Procol Harum is a band that takes up a particular place in rock music history. It’s difficult to associate them with the different trends developed in this musical genre, thanks to their original offer that is able to mix rock much properly definite, the taste for fine melodies and the predisposition for orchestral arrangements, so somebody is inclined to insert them, even if they aren’t real representatives of it, in the symphonic-rock stream.
Certainly they were underestimated from critics and audience, mostly owing to their first clamorous hit, A Whiter Shade of Pale in 1967 that opened to them, band practically almost unknown till then, the way to celebrity. In my opinion exactly this debut song 'damages' them, meaning that, even if it made them famous all over the world, it caused wrong waits in audience: everybody wanted from them more and more, but really a song like this is unrepeatable. So even though they’ve kept on playing good music, for sure not so innovative but original and intelligent, they were not able maintaining that initial success, but retaining a solid group of fans, they slid little by little in the shadow, even if they haven’t stopped at all to perform live and to produce records, except for a long break from ’77 to ’91.
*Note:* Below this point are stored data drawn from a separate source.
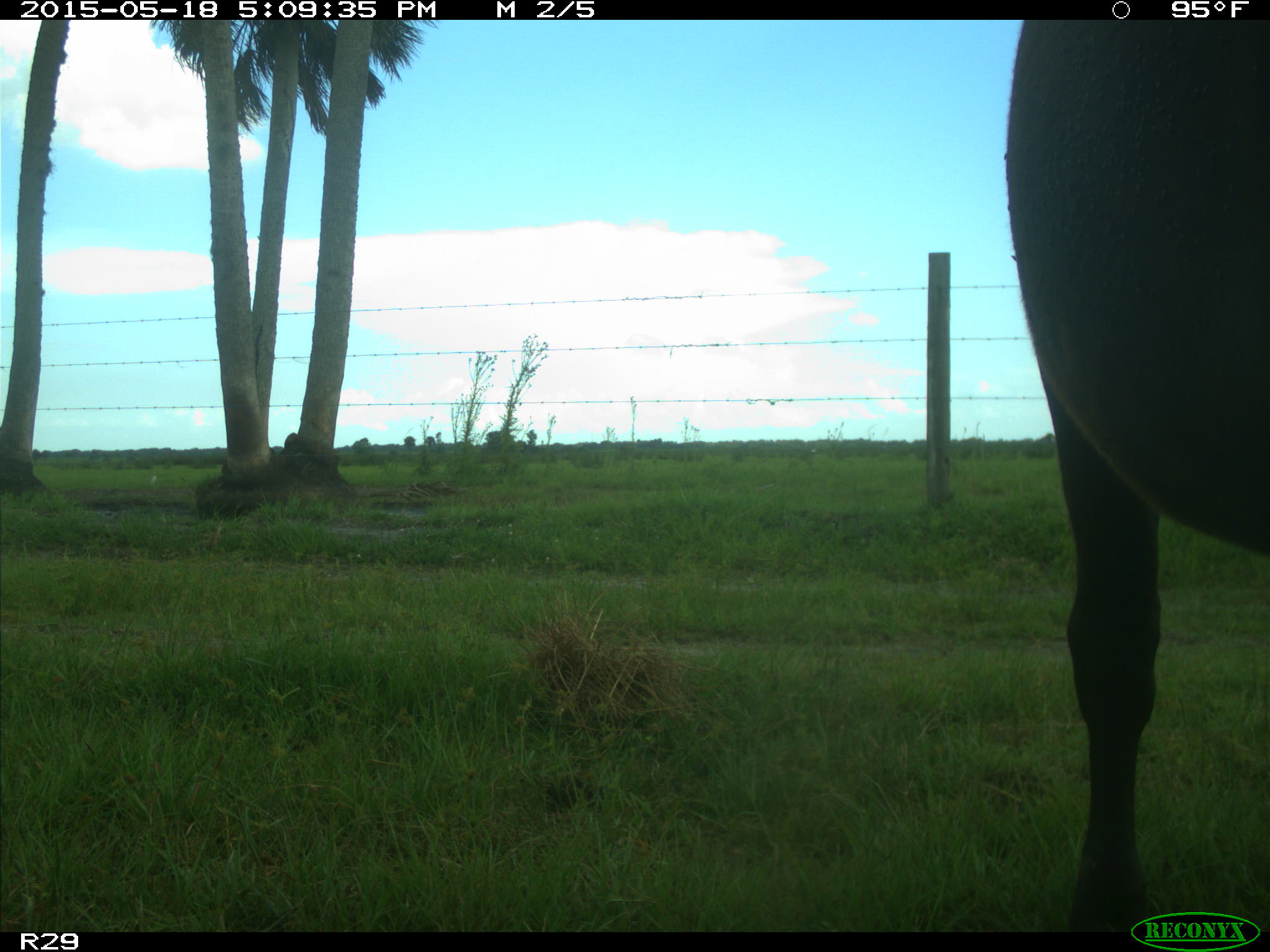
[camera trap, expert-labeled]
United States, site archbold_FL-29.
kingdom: Animalia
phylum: Chordata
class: Mammalia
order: Artiodactyla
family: Bovidae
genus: Bos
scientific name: Bos taurus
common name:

It was a nice surprise to know about this mini-tour (five dates of which the last one is this in Trento) that has taken back Procol Harum in Italy after about thirty years, considering that in this line-up there are the original organist Matthew Fisher and obviously the one who in all these years has embodied Procol Harum that is Gary Brooker. And really they are the bearing columns of this group: Brooker with his inspired voice, bluesy, with absolutely personal timbre, only veiled by passed years and his piano with which he draws melodies and underlines more lyrical passages. In the other side Matthew Fisher to Hammond organ, real glue and drive of Procol Harum, weaving plans of the different pieces, now powerful, now gentle which are the trademark of this group.
The other members, durable in this band from 2001, but in Procol Harum circle up to 1991, are: Geoff Whitehorn, solid guitarist before with Bad Company, Roger Daltrey and Paul Rodgers, who shows off a powerful sound and a high ability also in faster solos without decreasing in sterile technicality. At bass guitar there is Matt Pegg, the youngest in the band, son of Fairport Convention’s bass player, with an experience in Jethro Tull, perhaps a little bit sacrificed in this live performance, but who furnishes an indispensable rhythmical contribution. Mark Brzezicki completes the group; he’s an appreciated drummer, before with Big Country, provided of a powerful and precise drumming, able to insert imaginative rhythmic variations and melodic accents.
Repertoire? The historic one, made with songs which marked an era as Homburg, A Salty Dog, Repent Walpurgis and obviously A Whiter Shade Of Pale, played with an unexpected passion and verve after more than 30 years, but there are also two tracks from the new CD will be issued the next year.
A concert for nostalgic fifty-years-old men and survived of the 'summer of love' in 1967? Maybe. But not only this, considering the heterogeneity of the audience. Sure the band offers are not the newest and original ones and the program infuses nostalgia, but considering the quality of the show and the professionalism of the musicians we can peacefully say the concert is completely succeeded in a perfect way.
Over everything there’s the beauty of the music really without time, which had fully involved the audience.